Job Stability: The demand for healthcare professionals, including phlebotomists, is expected to ⁣grow substantially in the coming years.
Top Phlebotomy Training Programs in Vancouver, WA
Now that you’ve seen the benefits let’s explore some of the top phlebotomy training programs available in Vancouver, WA:
Training Program
Duration
Certification
Estimated Cost
Concorde‌ Career​ College
4 months
National certification
$3,800
Penn Foster
Self-paced⁤ (approx. 6 months)
National certification
$1,200
Clark‌ College
1 semester
Washington State certification
$2,500
Evergreen State College
8 weeks
National certification
$1,500
1. Concorde Career College
Concorde Career College offers a comprehensive phlebotomy program that includes hands-on training and theory courses. students will learn about anatomy, blood collection techniques, and patient care. The program is designed to prepare students for the national certification exam and ensure they meet industry ⁤standards.
2. Penn Foster
Penn ‍Foster’s self-paced online phlebotomy program ⁢allows students to learn ⁢at their own⁢ pace. This program covers essential⁣ topics, including blood​ collection procedures and safety ‍protocols. After completion, students can take the national certification exam, opening doors to‌ various job opportunities.
3.​ Clark College
Clark College provides an affordable, ⁣semester-long phlebotomy program offering in-depth classroom instruction ‍and practical experience. Students will learn how to⁤ perform venipunctures and​ micro-collection techniques. This program ⁢also prepares graduates for Washington State certification.
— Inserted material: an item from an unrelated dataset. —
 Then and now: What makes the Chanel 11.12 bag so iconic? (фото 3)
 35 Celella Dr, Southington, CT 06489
4. Evergreen State ‌college
Evergreen State​ College offers⁢ an accelerated phlebotomy training program designed for individuals looking to ⁤enter the⁤ workforce quickly. The program includes both ⁤theoretical knowledge and practical, hands-on experience, making it an ⁢excellent option for beginners.
Practical Tips for Success in Phlebotomy ⁢Training
Embarking⁣ on your⁣ phlebotomy training can be both exciting and challenging. Hear are some practical tips to help you succeed:
Stay Organized: Keep track of your coursework,assignments,and importent deadlines.
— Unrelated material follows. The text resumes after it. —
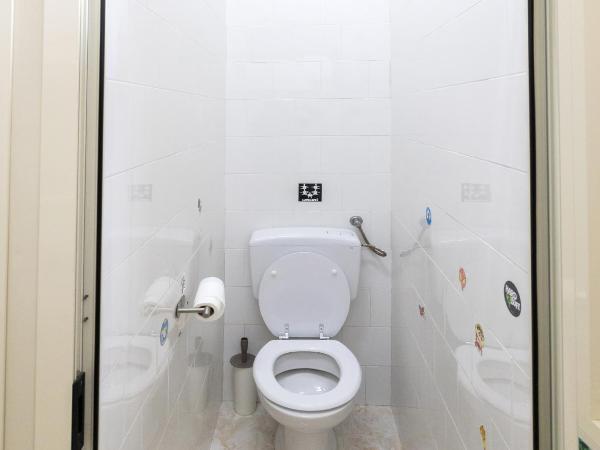 Naples Pizza Hostel : photo 7 de la chambre chambre triple basique avec salle de bains commune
Practice regularly: Gain hands-on experience wherever possible, whether through lab sessions or internships.
Network: Connect with instructors and fellow students⁢ as they can provide valuable support and job opportunities.
Prepare for Certification: ​ Invest time in studying for your certification ‍exam—use‌ study guides and practice ‍tests to reinforce your learning.
Real-Life ​Experiences: Stories ⁤from⁢ Phlebotomy ​Professionals
To inspire you further, let’s share a‌ couple of firsthand experiences from individuals ‌who have gone through phlebotomy training in⁢ Vancouver:
Case Study 1: Emily’s Journey
Emily ‍completed her training⁢ at Clark College and found a job at a local hospital within a ⁣month of graduation. She⁣ credits the ‍comprehensive curriculum and ‌experienced instructors for her success. “They prepared me not ​just for the job, ‍but for the emotional aspects of working with patients,” ​she says.
Case‌ Study 2: Mark’s Transformation
Mark was previously working in retail but decided to pursue a new career in healthcare.‌ After completing the online ‌program at Penn Foster, ⁢he was amazed⁤ at how quickly he secured a position at a blood donation facility.”It was the best ‍decision I ever made,”‍ he shares, smiling.
Conclusion
Phlebotomy is a fulfilling career choice that offers stability, variety, and the chance to make a difference in people’s lives. The training⁣ programs⁣ available in Vancouver, WA, provide the foundation you need⁤ to succeed in this vital‍ healthcare role. By choosing the right program and staying dedicated, you can unlock⁢ your career potential and become a skilled phlebotomist.
Ready to take the first step? Explore the various​ phlebotomy training⁤ options in vancouver, WA, ⁣and start your journey today!